Screenshot: Universal Pictures
Screenshot: Universal Pictures

“Though I came for the powder, I’m getting into something much more,” Dennis muses in one of his many voice-overs, which often restate the obvious and usually just serve to remind us that we’re getting everything from Dennis’ point of view. That’s the biggest problem The Serpent and the Rainbow has, watching it in 2022; it’s very much a “white guy immerses himself in another culture and discovers how terrifying the Other can be!” journey, historically a common trope in horror that’s thankfully given way to more inclusive stories, especially now that filmmaking itself has become much more diverse. Its approach doesn’t necessarily feel overtly racist or xenophobic, or even outrageously problematic; it just feels… really dated. Through Marielle and Lucien it does try to establish that “voodoo” — an actual religion that horror has enjoyed exploiting over the years, very much in the vein of the “cursed Native American burial ground” — isn’t necessarily something to be feared. But it’s used as a scare tactic so much here, that the takeaway is the opposite.

Something else that feels dated, but in an amazing way: the awesome practical effects, including special effects make-up by father-son team Lance Anderson and David LeRoy Anderson (a Best Make-Up Oscar winner for The Nutty Professor and Men in Black).
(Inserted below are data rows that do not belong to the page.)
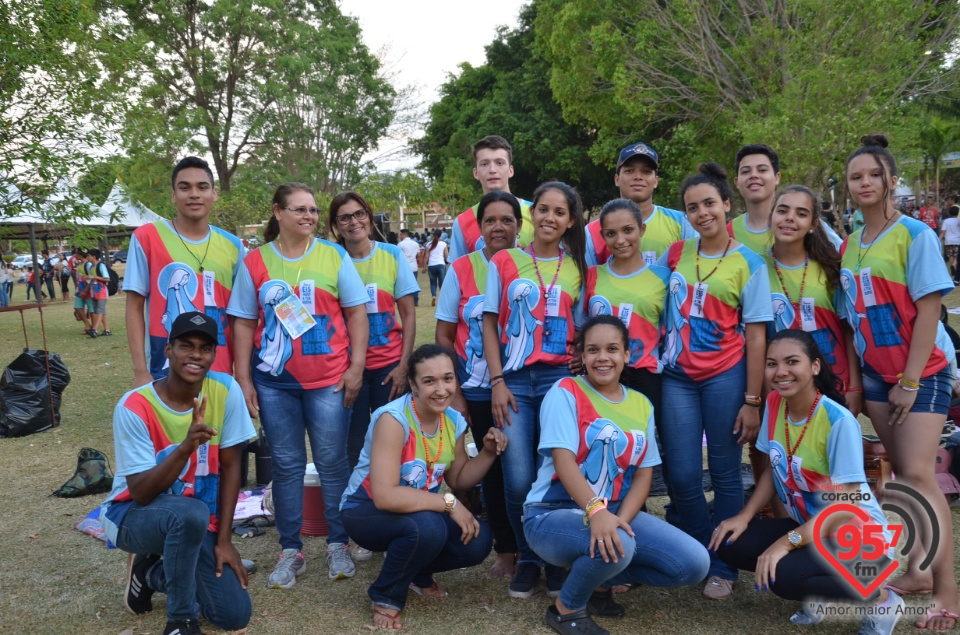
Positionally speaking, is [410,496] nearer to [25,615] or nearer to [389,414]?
[389,414]

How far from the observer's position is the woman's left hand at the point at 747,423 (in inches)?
139

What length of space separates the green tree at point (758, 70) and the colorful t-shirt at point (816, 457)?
946 cm

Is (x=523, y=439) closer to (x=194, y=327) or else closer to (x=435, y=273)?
(x=194, y=327)

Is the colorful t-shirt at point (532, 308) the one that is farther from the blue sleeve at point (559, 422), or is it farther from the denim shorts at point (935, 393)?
the denim shorts at point (935, 393)

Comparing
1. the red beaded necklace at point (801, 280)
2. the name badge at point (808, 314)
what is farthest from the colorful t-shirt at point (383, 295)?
the name badge at point (808, 314)

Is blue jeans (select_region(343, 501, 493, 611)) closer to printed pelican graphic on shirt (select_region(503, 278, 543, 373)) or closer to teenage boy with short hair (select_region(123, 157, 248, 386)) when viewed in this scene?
printed pelican graphic on shirt (select_region(503, 278, 543, 373))

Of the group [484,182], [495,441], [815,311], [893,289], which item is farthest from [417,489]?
[893,289]

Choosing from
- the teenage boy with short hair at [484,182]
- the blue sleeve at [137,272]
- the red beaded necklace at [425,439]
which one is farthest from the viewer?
the teenage boy with short hair at [484,182]

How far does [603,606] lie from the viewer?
11.5 ft

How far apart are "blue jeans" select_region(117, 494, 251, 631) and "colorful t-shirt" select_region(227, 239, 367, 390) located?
842 mm

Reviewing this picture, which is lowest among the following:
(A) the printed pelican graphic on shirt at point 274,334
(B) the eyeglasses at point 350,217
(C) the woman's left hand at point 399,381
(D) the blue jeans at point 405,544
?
(D) the blue jeans at point 405,544

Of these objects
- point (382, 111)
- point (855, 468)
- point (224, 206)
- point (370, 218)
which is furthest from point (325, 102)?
point (855, 468)

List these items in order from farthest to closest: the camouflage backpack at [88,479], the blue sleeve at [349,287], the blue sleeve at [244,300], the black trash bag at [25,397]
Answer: the black trash bag at [25,397]
the camouflage backpack at [88,479]
the blue sleeve at [349,287]
the blue sleeve at [244,300]

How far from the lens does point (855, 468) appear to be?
3.17 meters
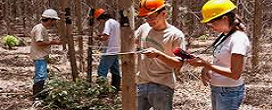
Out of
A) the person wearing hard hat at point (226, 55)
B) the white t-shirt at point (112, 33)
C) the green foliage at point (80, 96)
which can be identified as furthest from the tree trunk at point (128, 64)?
the white t-shirt at point (112, 33)

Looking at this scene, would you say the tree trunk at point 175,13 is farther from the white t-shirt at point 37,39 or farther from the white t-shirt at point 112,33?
the white t-shirt at point 37,39

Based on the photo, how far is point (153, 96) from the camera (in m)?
3.70

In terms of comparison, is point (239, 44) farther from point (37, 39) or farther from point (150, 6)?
point (37, 39)

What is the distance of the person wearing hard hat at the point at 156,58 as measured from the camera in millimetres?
3531

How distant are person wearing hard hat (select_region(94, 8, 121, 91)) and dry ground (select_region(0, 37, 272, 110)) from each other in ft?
3.92

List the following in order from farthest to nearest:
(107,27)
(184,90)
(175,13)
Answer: (175,13) < (184,90) < (107,27)

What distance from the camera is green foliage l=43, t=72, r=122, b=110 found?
6.23 m

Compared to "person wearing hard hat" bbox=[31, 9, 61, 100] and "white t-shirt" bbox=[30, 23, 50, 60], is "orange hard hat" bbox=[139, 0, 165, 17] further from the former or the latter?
"white t-shirt" bbox=[30, 23, 50, 60]

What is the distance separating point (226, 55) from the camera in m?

Who needs slick CG when you can use models and prosthetics to render rotting corpses so realistically? Thanks to that, The Serpent and the Rainbow still makes for a mostly satisfying horror-viewing experience; it’s also interesting to see a movie from Craven — made during his post-Nightmare, pre-Scream period — with a setting so removed from his usual fare. Should you want to revisit this one yourself, or maybe even watch it for the first time, The Serpent and the Rainbow just arrived on Shudder, where it’ll soon be the focus of one of the streamer’s upcoming episodes of Cursed Films.